STATED EXERCISE 1
Repeat everything in the listing from the line containing "Between the tree" down to the end of the listing, with both ends included.

TEXT TO READ
Here’s a transcript:
“When America arms Ukraine, we get a lot for a little. Putin is an enemy of America. We’ve used 5% of our defense budget to arm Ukraine, and with it, they’ve destroyed 50% of Putin’s Army. We’ve done all this by sending weapons from storage, not our troops. The more Ukraine weakens Russia, the more it also weakens Russia’s closest ally, China. America needs to stand strong against our enemies, that’s why Republicans in Congress must continue to support Ukraine.”
“Republicans for Ukraine” was launched last month by “Defending Democracy Together”, another Kristol-led narrative management operation which is funded by oligarchs like Pierre Omidyar. Kristol, who as a neoconservative thought leader played a pivotal role in pushing for the 2003 invasion of Iraq, tweeted on Saturday that the ad “will air on the Sunday shows tomorrow in DC.”
One of the dumbest things the empire asks us to believe is that this war simultaneously (A) was completely unprovoked and (B) just coincidentally happens to massively advance the strategic interests of the government accused of provoking it. From the moment Russia invaded Ukraine in February 2022 westerners were aggressively hammered over and over and over again by the mass media with the uniform propaganda message that this was an “unprovoked invasion”, but ever since then we’ve also been receiving these peculiar messages from US empire managers and spinmeisters that this war is helping the United States crush its geopolitical enemies and advance its interests abroad.

STATED EXERCISE 2
In the text about the Republicans for Ukraine ad, what group launched "Republicans for Ukraine"?

Rows of spatial question data
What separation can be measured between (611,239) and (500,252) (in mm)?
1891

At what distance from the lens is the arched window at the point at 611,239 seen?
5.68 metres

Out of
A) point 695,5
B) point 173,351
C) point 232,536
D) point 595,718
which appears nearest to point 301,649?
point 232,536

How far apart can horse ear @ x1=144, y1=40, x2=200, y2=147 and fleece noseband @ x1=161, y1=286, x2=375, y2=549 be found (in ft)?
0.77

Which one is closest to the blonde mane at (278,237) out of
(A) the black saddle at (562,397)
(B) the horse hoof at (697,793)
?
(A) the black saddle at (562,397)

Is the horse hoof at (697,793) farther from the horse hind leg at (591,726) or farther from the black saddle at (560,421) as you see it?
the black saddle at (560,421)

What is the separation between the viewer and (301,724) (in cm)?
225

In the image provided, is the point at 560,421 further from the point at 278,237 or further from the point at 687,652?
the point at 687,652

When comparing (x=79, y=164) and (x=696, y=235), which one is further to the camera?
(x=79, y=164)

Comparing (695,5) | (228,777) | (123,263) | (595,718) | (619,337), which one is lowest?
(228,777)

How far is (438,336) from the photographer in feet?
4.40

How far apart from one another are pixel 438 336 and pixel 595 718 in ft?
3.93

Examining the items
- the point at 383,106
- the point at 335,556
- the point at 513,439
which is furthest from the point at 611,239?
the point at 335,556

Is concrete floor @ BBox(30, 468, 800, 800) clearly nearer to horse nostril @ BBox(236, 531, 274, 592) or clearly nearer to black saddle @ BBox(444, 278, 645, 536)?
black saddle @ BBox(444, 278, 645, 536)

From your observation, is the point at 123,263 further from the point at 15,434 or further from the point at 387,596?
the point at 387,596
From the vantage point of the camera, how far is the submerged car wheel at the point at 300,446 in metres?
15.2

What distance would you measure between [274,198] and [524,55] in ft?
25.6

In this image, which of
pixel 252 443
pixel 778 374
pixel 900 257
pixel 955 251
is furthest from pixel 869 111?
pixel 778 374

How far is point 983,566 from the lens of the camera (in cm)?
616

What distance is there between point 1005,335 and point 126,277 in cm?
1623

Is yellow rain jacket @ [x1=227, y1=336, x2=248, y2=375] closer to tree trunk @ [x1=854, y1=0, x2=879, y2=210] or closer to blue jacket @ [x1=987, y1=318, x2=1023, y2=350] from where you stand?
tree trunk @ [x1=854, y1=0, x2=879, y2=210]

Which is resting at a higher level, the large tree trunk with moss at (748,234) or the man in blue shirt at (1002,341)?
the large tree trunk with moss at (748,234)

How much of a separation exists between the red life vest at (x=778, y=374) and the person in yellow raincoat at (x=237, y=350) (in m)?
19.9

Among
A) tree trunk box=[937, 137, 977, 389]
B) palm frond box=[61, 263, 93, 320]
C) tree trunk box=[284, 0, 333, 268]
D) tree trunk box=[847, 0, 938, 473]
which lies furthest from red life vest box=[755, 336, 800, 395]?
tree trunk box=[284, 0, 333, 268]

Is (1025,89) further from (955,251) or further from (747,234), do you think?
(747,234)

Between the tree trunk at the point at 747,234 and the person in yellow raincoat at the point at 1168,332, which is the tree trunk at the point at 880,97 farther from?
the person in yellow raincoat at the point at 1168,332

WRITTEN SOLUTION 1
Between the tree trunk at the point at 747,234 and the person in yellow raincoat at the point at 1168,332, which is the tree trunk at the point at 880,97 farther from?
the person in yellow raincoat at the point at 1168,332

WRITTEN SOLUTION 2
Defending Democracy Together